Alors que Maurice s’apprête à répondre aux défis de la sécurité alimentaire, l’Inde est prête à lui offrir son expertise pour limiter l’utilisation de produits chimiques. La Grande Péninsule s’est orientée vers l’utilisation de produits biologiques pour assurer une meilleure santé de sa population.

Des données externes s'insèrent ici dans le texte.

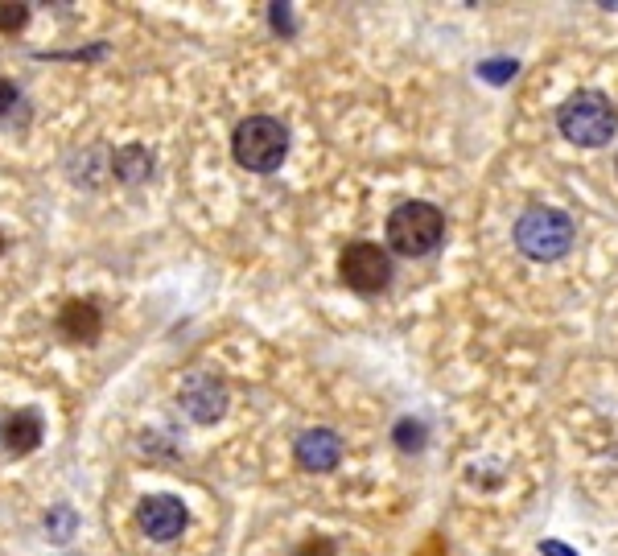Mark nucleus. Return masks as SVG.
<instances>
[{
  "label": "nucleus",
  "mask_w": 618,
  "mask_h": 556,
  "mask_svg": "<svg viewBox=\"0 0 618 556\" xmlns=\"http://www.w3.org/2000/svg\"><path fill=\"white\" fill-rule=\"evenodd\" d=\"M75 528H79V515H75L71 507H54V511L46 515V532H50L54 540H71Z\"/></svg>",
  "instance_id": "nucleus-12"
},
{
  "label": "nucleus",
  "mask_w": 618,
  "mask_h": 556,
  "mask_svg": "<svg viewBox=\"0 0 618 556\" xmlns=\"http://www.w3.org/2000/svg\"><path fill=\"white\" fill-rule=\"evenodd\" d=\"M338 276L355 293H380L392 281V256L371 239H355L338 252Z\"/></svg>",
  "instance_id": "nucleus-5"
},
{
  "label": "nucleus",
  "mask_w": 618,
  "mask_h": 556,
  "mask_svg": "<svg viewBox=\"0 0 618 556\" xmlns=\"http://www.w3.org/2000/svg\"><path fill=\"white\" fill-rule=\"evenodd\" d=\"M231 153L248 173H272V169H281L289 153V132L272 116H248L231 136Z\"/></svg>",
  "instance_id": "nucleus-4"
},
{
  "label": "nucleus",
  "mask_w": 618,
  "mask_h": 556,
  "mask_svg": "<svg viewBox=\"0 0 618 556\" xmlns=\"http://www.w3.org/2000/svg\"><path fill=\"white\" fill-rule=\"evenodd\" d=\"M445 239V215L433 202H400L388 215V248L400 256H429Z\"/></svg>",
  "instance_id": "nucleus-3"
},
{
  "label": "nucleus",
  "mask_w": 618,
  "mask_h": 556,
  "mask_svg": "<svg viewBox=\"0 0 618 556\" xmlns=\"http://www.w3.org/2000/svg\"><path fill=\"white\" fill-rule=\"evenodd\" d=\"M0 252H5V235H0Z\"/></svg>",
  "instance_id": "nucleus-21"
},
{
  "label": "nucleus",
  "mask_w": 618,
  "mask_h": 556,
  "mask_svg": "<svg viewBox=\"0 0 618 556\" xmlns=\"http://www.w3.org/2000/svg\"><path fill=\"white\" fill-rule=\"evenodd\" d=\"M540 556H577V552L565 548L561 540H544V544H540Z\"/></svg>",
  "instance_id": "nucleus-19"
},
{
  "label": "nucleus",
  "mask_w": 618,
  "mask_h": 556,
  "mask_svg": "<svg viewBox=\"0 0 618 556\" xmlns=\"http://www.w3.org/2000/svg\"><path fill=\"white\" fill-rule=\"evenodd\" d=\"M515 71H520V62H515V58H491V62H478V75H483L487 83H495V87L511 83Z\"/></svg>",
  "instance_id": "nucleus-13"
},
{
  "label": "nucleus",
  "mask_w": 618,
  "mask_h": 556,
  "mask_svg": "<svg viewBox=\"0 0 618 556\" xmlns=\"http://www.w3.org/2000/svg\"><path fill=\"white\" fill-rule=\"evenodd\" d=\"M293 556H338V552H334V540L330 536H309Z\"/></svg>",
  "instance_id": "nucleus-16"
},
{
  "label": "nucleus",
  "mask_w": 618,
  "mask_h": 556,
  "mask_svg": "<svg viewBox=\"0 0 618 556\" xmlns=\"http://www.w3.org/2000/svg\"><path fill=\"white\" fill-rule=\"evenodd\" d=\"M515 248H520L528 260H561L573 239H577V227L565 211H557V206H528V211L515 219Z\"/></svg>",
  "instance_id": "nucleus-1"
},
{
  "label": "nucleus",
  "mask_w": 618,
  "mask_h": 556,
  "mask_svg": "<svg viewBox=\"0 0 618 556\" xmlns=\"http://www.w3.org/2000/svg\"><path fill=\"white\" fill-rule=\"evenodd\" d=\"M182 408L190 421L198 425H215L219 416L227 412V388L223 379H215L211 371H190L182 384Z\"/></svg>",
  "instance_id": "nucleus-6"
},
{
  "label": "nucleus",
  "mask_w": 618,
  "mask_h": 556,
  "mask_svg": "<svg viewBox=\"0 0 618 556\" xmlns=\"http://www.w3.org/2000/svg\"><path fill=\"white\" fill-rule=\"evenodd\" d=\"M297 454V466L301 470H314V474H326L342 462V437L334 429H305L293 445Z\"/></svg>",
  "instance_id": "nucleus-8"
},
{
  "label": "nucleus",
  "mask_w": 618,
  "mask_h": 556,
  "mask_svg": "<svg viewBox=\"0 0 618 556\" xmlns=\"http://www.w3.org/2000/svg\"><path fill=\"white\" fill-rule=\"evenodd\" d=\"M417 556H445V548H441V540L433 536V540H429V544H425V548H421Z\"/></svg>",
  "instance_id": "nucleus-20"
},
{
  "label": "nucleus",
  "mask_w": 618,
  "mask_h": 556,
  "mask_svg": "<svg viewBox=\"0 0 618 556\" xmlns=\"http://www.w3.org/2000/svg\"><path fill=\"white\" fill-rule=\"evenodd\" d=\"M268 17H272V29L293 38V21H289V5H268Z\"/></svg>",
  "instance_id": "nucleus-17"
},
{
  "label": "nucleus",
  "mask_w": 618,
  "mask_h": 556,
  "mask_svg": "<svg viewBox=\"0 0 618 556\" xmlns=\"http://www.w3.org/2000/svg\"><path fill=\"white\" fill-rule=\"evenodd\" d=\"M614 173H618V161H614Z\"/></svg>",
  "instance_id": "nucleus-22"
},
{
  "label": "nucleus",
  "mask_w": 618,
  "mask_h": 556,
  "mask_svg": "<svg viewBox=\"0 0 618 556\" xmlns=\"http://www.w3.org/2000/svg\"><path fill=\"white\" fill-rule=\"evenodd\" d=\"M13 108H17V87L0 75V116H9Z\"/></svg>",
  "instance_id": "nucleus-18"
},
{
  "label": "nucleus",
  "mask_w": 618,
  "mask_h": 556,
  "mask_svg": "<svg viewBox=\"0 0 618 556\" xmlns=\"http://www.w3.org/2000/svg\"><path fill=\"white\" fill-rule=\"evenodd\" d=\"M42 416L38 412H17L5 421V445L9 454H33V449L42 445Z\"/></svg>",
  "instance_id": "nucleus-10"
},
{
  "label": "nucleus",
  "mask_w": 618,
  "mask_h": 556,
  "mask_svg": "<svg viewBox=\"0 0 618 556\" xmlns=\"http://www.w3.org/2000/svg\"><path fill=\"white\" fill-rule=\"evenodd\" d=\"M112 169H116L120 182H141V178H149V169H153V153L145 145H124V149H116Z\"/></svg>",
  "instance_id": "nucleus-11"
},
{
  "label": "nucleus",
  "mask_w": 618,
  "mask_h": 556,
  "mask_svg": "<svg viewBox=\"0 0 618 556\" xmlns=\"http://www.w3.org/2000/svg\"><path fill=\"white\" fill-rule=\"evenodd\" d=\"M557 128H561L565 141H573L581 149H602L618 128V112L602 91H577L561 103Z\"/></svg>",
  "instance_id": "nucleus-2"
},
{
  "label": "nucleus",
  "mask_w": 618,
  "mask_h": 556,
  "mask_svg": "<svg viewBox=\"0 0 618 556\" xmlns=\"http://www.w3.org/2000/svg\"><path fill=\"white\" fill-rule=\"evenodd\" d=\"M425 437H429V433H425L421 421H400V425H396V445H400V449H425Z\"/></svg>",
  "instance_id": "nucleus-15"
},
{
  "label": "nucleus",
  "mask_w": 618,
  "mask_h": 556,
  "mask_svg": "<svg viewBox=\"0 0 618 556\" xmlns=\"http://www.w3.org/2000/svg\"><path fill=\"white\" fill-rule=\"evenodd\" d=\"M25 25H29V5H0V33L17 38Z\"/></svg>",
  "instance_id": "nucleus-14"
},
{
  "label": "nucleus",
  "mask_w": 618,
  "mask_h": 556,
  "mask_svg": "<svg viewBox=\"0 0 618 556\" xmlns=\"http://www.w3.org/2000/svg\"><path fill=\"white\" fill-rule=\"evenodd\" d=\"M186 519H190V511L174 495H149V499H141V507H136V524L145 528L149 540H161V544L178 540L186 532Z\"/></svg>",
  "instance_id": "nucleus-7"
},
{
  "label": "nucleus",
  "mask_w": 618,
  "mask_h": 556,
  "mask_svg": "<svg viewBox=\"0 0 618 556\" xmlns=\"http://www.w3.org/2000/svg\"><path fill=\"white\" fill-rule=\"evenodd\" d=\"M58 330L71 338V342H99V330H103V318H99V309L91 301H66L62 305V314H58Z\"/></svg>",
  "instance_id": "nucleus-9"
}]
</instances>
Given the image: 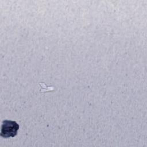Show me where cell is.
Wrapping results in <instances>:
<instances>
[{
  "instance_id": "cell-1",
  "label": "cell",
  "mask_w": 147,
  "mask_h": 147,
  "mask_svg": "<svg viewBox=\"0 0 147 147\" xmlns=\"http://www.w3.org/2000/svg\"><path fill=\"white\" fill-rule=\"evenodd\" d=\"M19 125L14 121L5 120L2 122L1 136L3 138L14 137L19 130Z\"/></svg>"
}]
</instances>
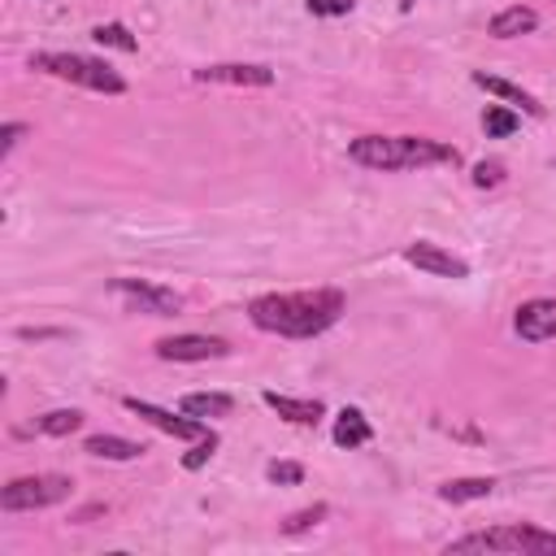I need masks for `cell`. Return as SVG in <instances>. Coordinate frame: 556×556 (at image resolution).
Instances as JSON below:
<instances>
[{
    "label": "cell",
    "mask_w": 556,
    "mask_h": 556,
    "mask_svg": "<svg viewBox=\"0 0 556 556\" xmlns=\"http://www.w3.org/2000/svg\"><path fill=\"white\" fill-rule=\"evenodd\" d=\"M413 4H417V0H400V13H408V9H413Z\"/></svg>",
    "instance_id": "28"
},
{
    "label": "cell",
    "mask_w": 556,
    "mask_h": 556,
    "mask_svg": "<svg viewBox=\"0 0 556 556\" xmlns=\"http://www.w3.org/2000/svg\"><path fill=\"white\" fill-rule=\"evenodd\" d=\"M513 330H517L526 343H543V339H556V300H547V295H534V300L517 304Z\"/></svg>",
    "instance_id": "10"
},
{
    "label": "cell",
    "mask_w": 556,
    "mask_h": 556,
    "mask_svg": "<svg viewBox=\"0 0 556 556\" xmlns=\"http://www.w3.org/2000/svg\"><path fill=\"white\" fill-rule=\"evenodd\" d=\"M30 70L52 74V78L74 83V87H87V91H104V96H122L126 91V78L113 65H104L96 56H83V52H35Z\"/></svg>",
    "instance_id": "3"
},
{
    "label": "cell",
    "mask_w": 556,
    "mask_h": 556,
    "mask_svg": "<svg viewBox=\"0 0 556 556\" xmlns=\"http://www.w3.org/2000/svg\"><path fill=\"white\" fill-rule=\"evenodd\" d=\"M113 291L126 300L130 313H148V317H174L182 308V295L174 287L148 282V278H117Z\"/></svg>",
    "instance_id": "6"
},
{
    "label": "cell",
    "mask_w": 556,
    "mask_h": 556,
    "mask_svg": "<svg viewBox=\"0 0 556 556\" xmlns=\"http://www.w3.org/2000/svg\"><path fill=\"white\" fill-rule=\"evenodd\" d=\"M195 83H217V87H269L274 83V70L269 65H243V61H230V65H204L191 74Z\"/></svg>",
    "instance_id": "11"
},
{
    "label": "cell",
    "mask_w": 556,
    "mask_h": 556,
    "mask_svg": "<svg viewBox=\"0 0 556 556\" xmlns=\"http://www.w3.org/2000/svg\"><path fill=\"white\" fill-rule=\"evenodd\" d=\"M26 135V122H9L4 130H0V156H9L13 148H17V139Z\"/></svg>",
    "instance_id": "27"
},
{
    "label": "cell",
    "mask_w": 556,
    "mask_h": 556,
    "mask_svg": "<svg viewBox=\"0 0 556 556\" xmlns=\"http://www.w3.org/2000/svg\"><path fill=\"white\" fill-rule=\"evenodd\" d=\"M469 78H473V87H482V91H491V96H500V100H508V104H521V113H530V117H543V104H539L530 91H521L517 83H508V78H495V74H486V70H473Z\"/></svg>",
    "instance_id": "12"
},
{
    "label": "cell",
    "mask_w": 556,
    "mask_h": 556,
    "mask_svg": "<svg viewBox=\"0 0 556 556\" xmlns=\"http://www.w3.org/2000/svg\"><path fill=\"white\" fill-rule=\"evenodd\" d=\"M504 178V165L500 161H478L473 165V187H495Z\"/></svg>",
    "instance_id": "26"
},
{
    "label": "cell",
    "mask_w": 556,
    "mask_h": 556,
    "mask_svg": "<svg viewBox=\"0 0 556 556\" xmlns=\"http://www.w3.org/2000/svg\"><path fill=\"white\" fill-rule=\"evenodd\" d=\"M482 130H486L491 139H504V135L517 130V113L504 109V104H486V113H482Z\"/></svg>",
    "instance_id": "21"
},
{
    "label": "cell",
    "mask_w": 556,
    "mask_h": 556,
    "mask_svg": "<svg viewBox=\"0 0 556 556\" xmlns=\"http://www.w3.org/2000/svg\"><path fill=\"white\" fill-rule=\"evenodd\" d=\"M91 39L104 43V48H117V52H135V48H139V39H135L122 22H100V26L91 30Z\"/></svg>",
    "instance_id": "20"
},
{
    "label": "cell",
    "mask_w": 556,
    "mask_h": 556,
    "mask_svg": "<svg viewBox=\"0 0 556 556\" xmlns=\"http://www.w3.org/2000/svg\"><path fill=\"white\" fill-rule=\"evenodd\" d=\"M495 491V478H447L439 486L443 504H469V500H486Z\"/></svg>",
    "instance_id": "17"
},
{
    "label": "cell",
    "mask_w": 556,
    "mask_h": 556,
    "mask_svg": "<svg viewBox=\"0 0 556 556\" xmlns=\"http://www.w3.org/2000/svg\"><path fill=\"white\" fill-rule=\"evenodd\" d=\"M348 156L365 169H421V165H456L460 152L443 139L426 135H361L348 143Z\"/></svg>",
    "instance_id": "2"
},
{
    "label": "cell",
    "mask_w": 556,
    "mask_h": 556,
    "mask_svg": "<svg viewBox=\"0 0 556 556\" xmlns=\"http://www.w3.org/2000/svg\"><path fill=\"white\" fill-rule=\"evenodd\" d=\"M326 504H313V508H300V513H291L287 521H282V534H300V530H308V526H317V521H326Z\"/></svg>",
    "instance_id": "23"
},
{
    "label": "cell",
    "mask_w": 556,
    "mask_h": 556,
    "mask_svg": "<svg viewBox=\"0 0 556 556\" xmlns=\"http://www.w3.org/2000/svg\"><path fill=\"white\" fill-rule=\"evenodd\" d=\"M83 452L96 456V460H139L143 456V443L122 439V434H87Z\"/></svg>",
    "instance_id": "15"
},
{
    "label": "cell",
    "mask_w": 556,
    "mask_h": 556,
    "mask_svg": "<svg viewBox=\"0 0 556 556\" xmlns=\"http://www.w3.org/2000/svg\"><path fill=\"white\" fill-rule=\"evenodd\" d=\"M334 443L339 447H361V443H369L374 439V426H369V417L361 413V408H343L339 417H334Z\"/></svg>",
    "instance_id": "16"
},
{
    "label": "cell",
    "mask_w": 556,
    "mask_h": 556,
    "mask_svg": "<svg viewBox=\"0 0 556 556\" xmlns=\"http://www.w3.org/2000/svg\"><path fill=\"white\" fill-rule=\"evenodd\" d=\"M404 261L417 265V269H426V274H439V278H469V261L456 256V252H447V248H439V243H430V239L408 243L404 248Z\"/></svg>",
    "instance_id": "9"
},
{
    "label": "cell",
    "mask_w": 556,
    "mask_h": 556,
    "mask_svg": "<svg viewBox=\"0 0 556 556\" xmlns=\"http://www.w3.org/2000/svg\"><path fill=\"white\" fill-rule=\"evenodd\" d=\"M178 408L191 413V417H226V413L235 408V400L222 395V391H187V395L178 400Z\"/></svg>",
    "instance_id": "18"
},
{
    "label": "cell",
    "mask_w": 556,
    "mask_h": 556,
    "mask_svg": "<svg viewBox=\"0 0 556 556\" xmlns=\"http://www.w3.org/2000/svg\"><path fill=\"white\" fill-rule=\"evenodd\" d=\"M534 26H539V13L526 9V4H508V9H500V13L486 22V30H491L495 39H517V35H530Z\"/></svg>",
    "instance_id": "14"
},
{
    "label": "cell",
    "mask_w": 556,
    "mask_h": 556,
    "mask_svg": "<svg viewBox=\"0 0 556 556\" xmlns=\"http://www.w3.org/2000/svg\"><path fill=\"white\" fill-rule=\"evenodd\" d=\"M343 313V291L334 287H317V291H269L256 295L248 304V317L256 330L265 334H282V339H313L321 330H330Z\"/></svg>",
    "instance_id": "1"
},
{
    "label": "cell",
    "mask_w": 556,
    "mask_h": 556,
    "mask_svg": "<svg viewBox=\"0 0 556 556\" xmlns=\"http://www.w3.org/2000/svg\"><path fill=\"white\" fill-rule=\"evenodd\" d=\"M122 404H126V413H135L139 421L156 426L161 434H174V439H191V443H200V439H208V434H213L204 417H191V413L174 417L169 408H161V404H148V400H139V395H126Z\"/></svg>",
    "instance_id": "7"
},
{
    "label": "cell",
    "mask_w": 556,
    "mask_h": 556,
    "mask_svg": "<svg viewBox=\"0 0 556 556\" xmlns=\"http://www.w3.org/2000/svg\"><path fill=\"white\" fill-rule=\"evenodd\" d=\"M261 400H265L282 421H291V426H317L321 413H326L321 400H295V395H278V391H265Z\"/></svg>",
    "instance_id": "13"
},
{
    "label": "cell",
    "mask_w": 556,
    "mask_h": 556,
    "mask_svg": "<svg viewBox=\"0 0 556 556\" xmlns=\"http://www.w3.org/2000/svg\"><path fill=\"white\" fill-rule=\"evenodd\" d=\"M83 421H87L83 408H52V413L35 417V430H39V434H52V439H65V434H74Z\"/></svg>",
    "instance_id": "19"
},
{
    "label": "cell",
    "mask_w": 556,
    "mask_h": 556,
    "mask_svg": "<svg viewBox=\"0 0 556 556\" xmlns=\"http://www.w3.org/2000/svg\"><path fill=\"white\" fill-rule=\"evenodd\" d=\"M447 552H504V556H556V534L539 526H495L447 543Z\"/></svg>",
    "instance_id": "4"
},
{
    "label": "cell",
    "mask_w": 556,
    "mask_h": 556,
    "mask_svg": "<svg viewBox=\"0 0 556 556\" xmlns=\"http://www.w3.org/2000/svg\"><path fill=\"white\" fill-rule=\"evenodd\" d=\"M213 447H217V434H208V439H200L187 456H182V469H200V465H208V456H213Z\"/></svg>",
    "instance_id": "24"
},
{
    "label": "cell",
    "mask_w": 556,
    "mask_h": 556,
    "mask_svg": "<svg viewBox=\"0 0 556 556\" xmlns=\"http://www.w3.org/2000/svg\"><path fill=\"white\" fill-rule=\"evenodd\" d=\"M226 352H230V343L217 334H165V339H156L161 361H217Z\"/></svg>",
    "instance_id": "8"
},
{
    "label": "cell",
    "mask_w": 556,
    "mask_h": 556,
    "mask_svg": "<svg viewBox=\"0 0 556 556\" xmlns=\"http://www.w3.org/2000/svg\"><path fill=\"white\" fill-rule=\"evenodd\" d=\"M70 491H74V482H70L65 473H26V478L4 482V491H0V508H4V513L48 508V504L70 500Z\"/></svg>",
    "instance_id": "5"
},
{
    "label": "cell",
    "mask_w": 556,
    "mask_h": 556,
    "mask_svg": "<svg viewBox=\"0 0 556 556\" xmlns=\"http://www.w3.org/2000/svg\"><path fill=\"white\" fill-rule=\"evenodd\" d=\"M265 478L278 482V486H300L304 482V465H295V460H269Z\"/></svg>",
    "instance_id": "22"
},
{
    "label": "cell",
    "mask_w": 556,
    "mask_h": 556,
    "mask_svg": "<svg viewBox=\"0 0 556 556\" xmlns=\"http://www.w3.org/2000/svg\"><path fill=\"white\" fill-rule=\"evenodd\" d=\"M352 4L356 0H308V13L313 17H343V13H352Z\"/></svg>",
    "instance_id": "25"
}]
</instances>
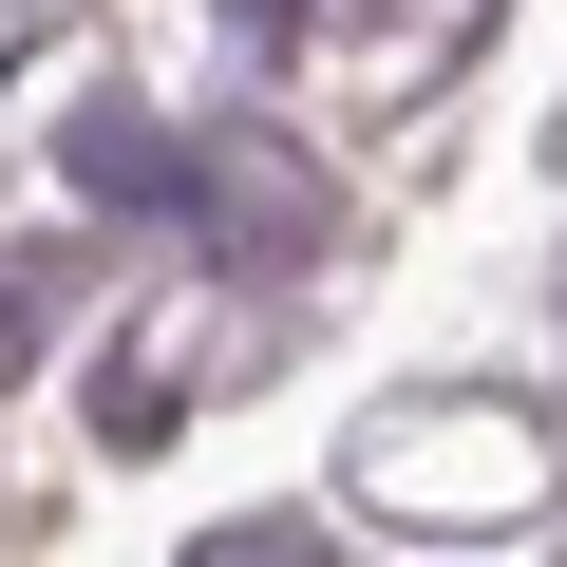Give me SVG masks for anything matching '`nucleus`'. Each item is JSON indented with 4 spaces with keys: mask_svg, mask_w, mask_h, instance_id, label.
I'll list each match as a JSON object with an SVG mask.
<instances>
[{
    "mask_svg": "<svg viewBox=\"0 0 567 567\" xmlns=\"http://www.w3.org/2000/svg\"><path fill=\"white\" fill-rule=\"evenodd\" d=\"M189 567H322V529H303V511H246V529H208Z\"/></svg>",
    "mask_w": 567,
    "mask_h": 567,
    "instance_id": "3",
    "label": "nucleus"
},
{
    "mask_svg": "<svg viewBox=\"0 0 567 567\" xmlns=\"http://www.w3.org/2000/svg\"><path fill=\"white\" fill-rule=\"evenodd\" d=\"M20 341H39V284H20V265H0V379H20Z\"/></svg>",
    "mask_w": 567,
    "mask_h": 567,
    "instance_id": "4",
    "label": "nucleus"
},
{
    "mask_svg": "<svg viewBox=\"0 0 567 567\" xmlns=\"http://www.w3.org/2000/svg\"><path fill=\"white\" fill-rule=\"evenodd\" d=\"M76 189H95V208H189V152H171L152 114H76Z\"/></svg>",
    "mask_w": 567,
    "mask_h": 567,
    "instance_id": "2",
    "label": "nucleus"
},
{
    "mask_svg": "<svg viewBox=\"0 0 567 567\" xmlns=\"http://www.w3.org/2000/svg\"><path fill=\"white\" fill-rule=\"evenodd\" d=\"M20 39H58V0H0V58H20Z\"/></svg>",
    "mask_w": 567,
    "mask_h": 567,
    "instance_id": "5",
    "label": "nucleus"
},
{
    "mask_svg": "<svg viewBox=\"0 0 567 567\" xmlns=\"http://www.w3.org/2000/svg\"><path fill=\"white\" fill-rule=\"evenodd\" d=\"M189 208H208V227L246 208V227H284V246H322V171L284 152V133H208V152H189Z\"/></svg>",
    "mask_w": 567,
    "mask_h": 567,
    "instance_id": "1",
    "label": "nucleus"
},
{
    "mask_svg": "<svg viewBox=\"0 0 567 567\" xmlns=\"http://www.w3.org/2000/svg\"><path fill=\"white\" fill-rule=\"evenodd\" d=\"M454 20H473V0H416V39H454Z\"/></svg>",
    "mask_w": 567,
    "mask_h": 567,
    "instance_id": "6",
    "label": "nucleus"
}]
</instances>
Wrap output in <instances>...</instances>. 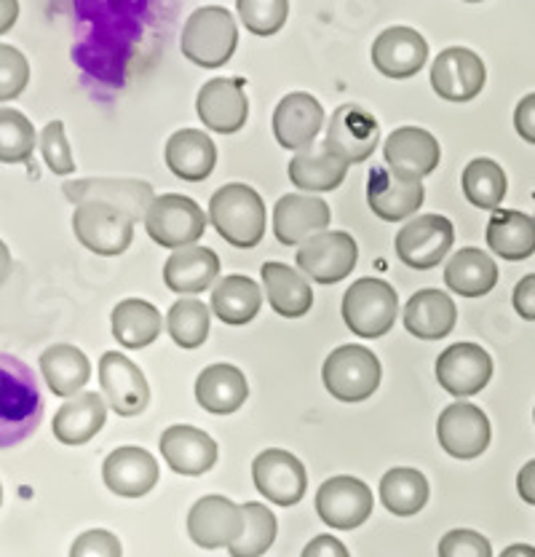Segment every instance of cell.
I'll return each mask as SVG.
<instances>
[{
    "mask_svg": "<svg viewBox=\"0 0 535 557\" xmlns=\"http://www.w3.org/2000/svg\"><path fill=\"white\" fill-rule=\"evenodd\" d=\"M38 375L14 354L0 351V450L22 445L43 421Z\"/></svg>",
    "mask_w": 535,
    "mask_h": 557,
    "instance_id": "obj_1",
    "label": "cell"
},
{
    "mask_svg": "<svg viewBox=\"0 0 535 557\" xmlns=\"http://www.w3.org/2000/svg\"><path fill=\"white\" fill-rule=\"evenodd\" d=\"M209 220L234 247H258L265 236V205L254 188L244 183L223 185L209 201Z\"/></svg>",
    "mask_w": 535,
    "mask_h": 557,
    "instance_id": "obj_2",
    "label": "cell"
},
{
    "mask_svg": "<svg viewBox=\"0 0 535 557\" xmlns=\"http://www.w3.org/2000/svg\"><path fill=\"white\" fill-rule=\"evenodd\" d=\"M236 44V20L223 5H203L194 11L185 22L183 38H179L183 54L203 70L223 67L234 57Z\"/></svg>",
    "mask_w": 535,
    "mask_h": 557,
    "instance_id": "obj_3",
    "label": "cell"
},
{
    "mask_svg": "<svg viewBox=\"0 0 535 557\" xmlns=\"http://www.w3.org/2000/svg\"><path fill=\"white\" fill-rule=\"evenodd\" d=\"M397 289L383 278L364 276L343 295V322L359 338H381L397 324Z\"/></svg>",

« Maurice doit utiliser des produits bio pour l’agriculture et éviter d’avoir recours à des engrais ou des pesticides chimiques dans la culture de légumes », a soutenu Pritpal Singh Pannu, président de l’India Mauritius Trade and Cultural Forum, lors de l’ouverture d’un forum sur l’agro-industrie, mercredi matin à l’hôtel Intercontinental à Balaclava. Selon lui, ces produits chimiques sont « la cause de maladies, telles le cancer ». Pritpal Singh Pannu relate que les agriculteurs indiens utilisaient abondamment des produits chimiques dans leurs cultures car le pays souffrait d’une insuffisance en légumes. « C’était un réel problème en Inde. Mais avec la révolution verte, le changement est venu », a-t-il souligné, ajoutant que beaucoup de personnes ont souffert du cancer.

Il a avancé que, de nos jours, les produits bio sont « les plus utilisés » dans les plantations en Inde. D’où l’appel lancé aux Mauriciens pour réduire l’usage de pesticides et se tourner davantage vers les nouvelles technologies pour les aider à cultiver. « Nous avons toutes les technologies dans le domaine de l’agriculture. Nous pouvons offrir les meilleures technologies et former les agriculteurs locaux ».

Pritpal Singh est issu de la ville de Karnal, considérée comme le centre agricole de l’Inde, car, dit-il, toutes les institutions ayant un lien à l’agriculture y sont basées. « Nous pouvons envoyer nos meilleures personnes-ressources de l’Inde pour former les Mauriciens sur les tendances actuelles du secteur », a-t-il suggéré. « Si on veut diversifier, il faut de la nouvelle technologie et la formation ». La formation et la technologie, selon lui, seront bientôt octroyées aux Mauriciens. « Nous voulons que cette collaboration permette d’offrir des légumes sans produits chimiques à la génération future ».

A chaque passage de cyclone, le pays se trouve en manque de légumes et leurs prix prennent souvent l’ascenseur. Conscient de ce problème, Pritpal Singh Pannu confirme en avoir discuté avec ses collaborateurs en arrivant à Maurice. « On peut répondre aux défis du changement climatique à travers la technologie pour sortir de ce problème », estime-t-il.

Pour Mahen Seeruttun, ministre de l’Agro-industrie, cette collaboration avec la Grande Péninsule est « essentielle » au développement du secteur agricole mauricien. Il a évoqué, dans la foulée, la création d’un agri-business park. Mahen Seeruttun est d’avis qu’il « faut adapter sa manière de produire des légumes au changement climatique ». « Nous allons appliquer leurs expériences dans le contexte local pour améliorer notre production locale ». Le ministre a, en outre, mis l’accent sur l’assurance de la sécurité alimentaire face au changement climatique, d’où l’importance de « produire des semences plus résilientes ».